** Selected passage follows **

6) Energy Structure (E.S.): Since 2007, China has increased its investment in new energy sources, and the share of coal consumption in China’s overall energy structure has decreased from 72.5% in 2007 to 57.7% in 2019, while the share of clean energy consumption, such as hydropower, nuclear power, and wind power has increased from 7.5% to 15.3%. This paper selects the share of non-fossil energy to measure the energy structure.

Empirical results and analysis

Unit root test

Although the ARDL method does not require the variables to be of the same order, we can analyze either the zeroth order I(0) or the first order I(1). However, for series I(2) and above, the F-statistic and t-statistic of the boundary cointegration test may be deviated (Pesaran et al., 2001). Therefore, carrying out a unit root test for each variable is necessary before using the ARDL method for the cointegration test. Since the sample number of this paper is only 28 years, considering that the DF-GLS (GLS transformed Dickey–Fuller) unit root test method can overcome the defects of low efficacy of commonly used ADF(augmented Dickey–Fuller) unit root test method and P.P. (Phillips–Perron) unit root test method in the small sample unit root test. Therefore, the DF-GLS unit root test method is adopted, and the null hypothesis is that there is a unit root in the sequence. The results in Table 1 show that the lag order selection is based on SIC criterion (Schwarz Information Criterion) and AIC criterion (Akaike Information Criterion), and the maximum lag order is 5.

TABLE 1

TABLE 1. Results of the serial unit root test of each variable based on the DF-GLS method.

** End of Selected passage **
** Information shown follows **

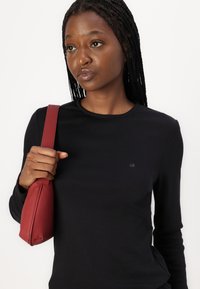 Chemise noire à manches longues avec un col rond et un petit logo gris. Le mannequin tient un sac à main rouge compact au design structuré.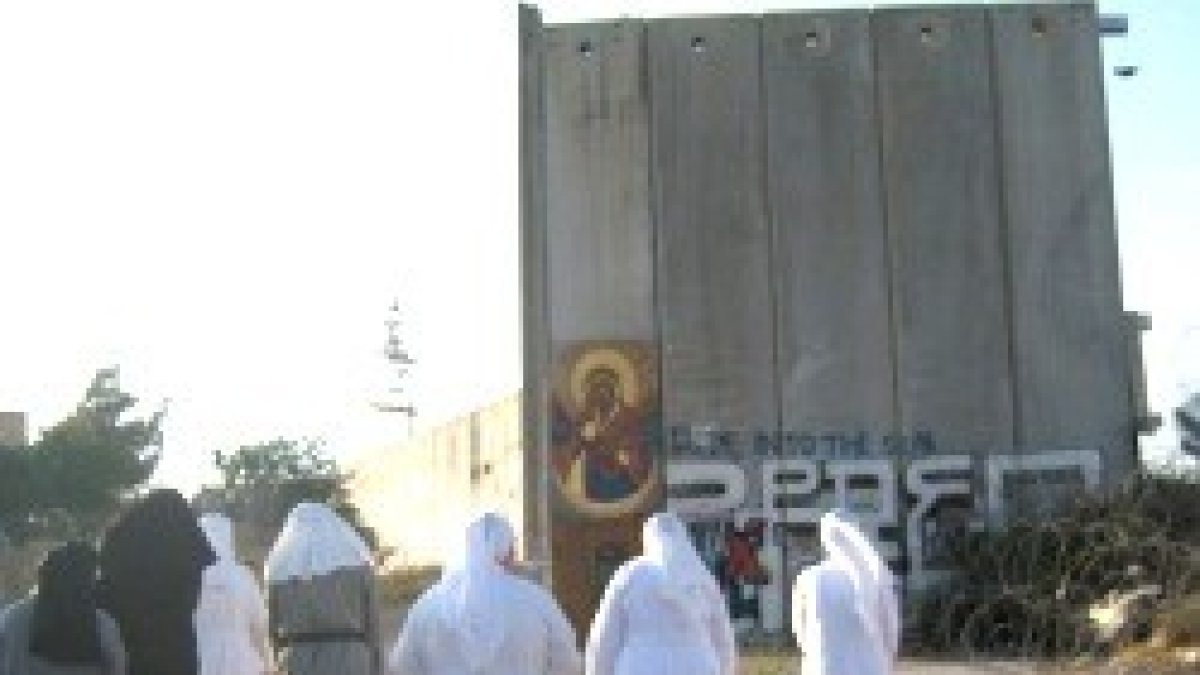 Unas religiosas católicas pasan junto al muro que tiene encajonados a los habitantes de Belén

** End of Information shown **

What is being asked
Please copy out the full passage above on energy structure and the unit root test, word for word.

Final answer
6) Energy Structure (E.S.): Since 2007, China has increased its investment in new energy sources, and the share of coal consumption in China’s overall energy structure has decreased from 72.5% in 2007 to 57.7% in 2019, while the share of clean energy consumption, such as hydropower, nuclear power, and wind power has increased from 7.5% to 15.3%. This paper selects the share of non-fossil energy to measure the energy structure.

Empirical results and analysis

Unit root test

Although the ARDL method does not require the variables to be of the same order, we can analyze either the zeroth order I(0) or the first order I(1). However, for series I(2) and above, the F-statistic and t-statistic of the boundary cointegration test may be deviated (Pesaran et al., 2001). Therefore, carrying out a unit root test for each variable is necessary before using the ARDL method for the cointegration test. Since the sample number of this paper is only 28 years, considering that the DF-GLS (GLS transformed Dickey–Fuller) unit root test method can overcome the defects of low efficacy of commonly used ADF(augmented Dickey–Fuller) unit root test method and P.P. (Phillips–Perron) unit root test method in the small sample unit root test. Therefore, the DF-GLS unit root test method is adopted, and the null hypothesis is that there is a unit root in the sequence. The results in Table 1 show that the lag order selection is based on SIC criterion (Schwarz Information Criterion) and AIC criterion (Akaike Information Criterion), and the maximum lag order is 5.

TABLE 1

TABLE 1. Results of the serial unit root test of each variable based on the DF-GLS method.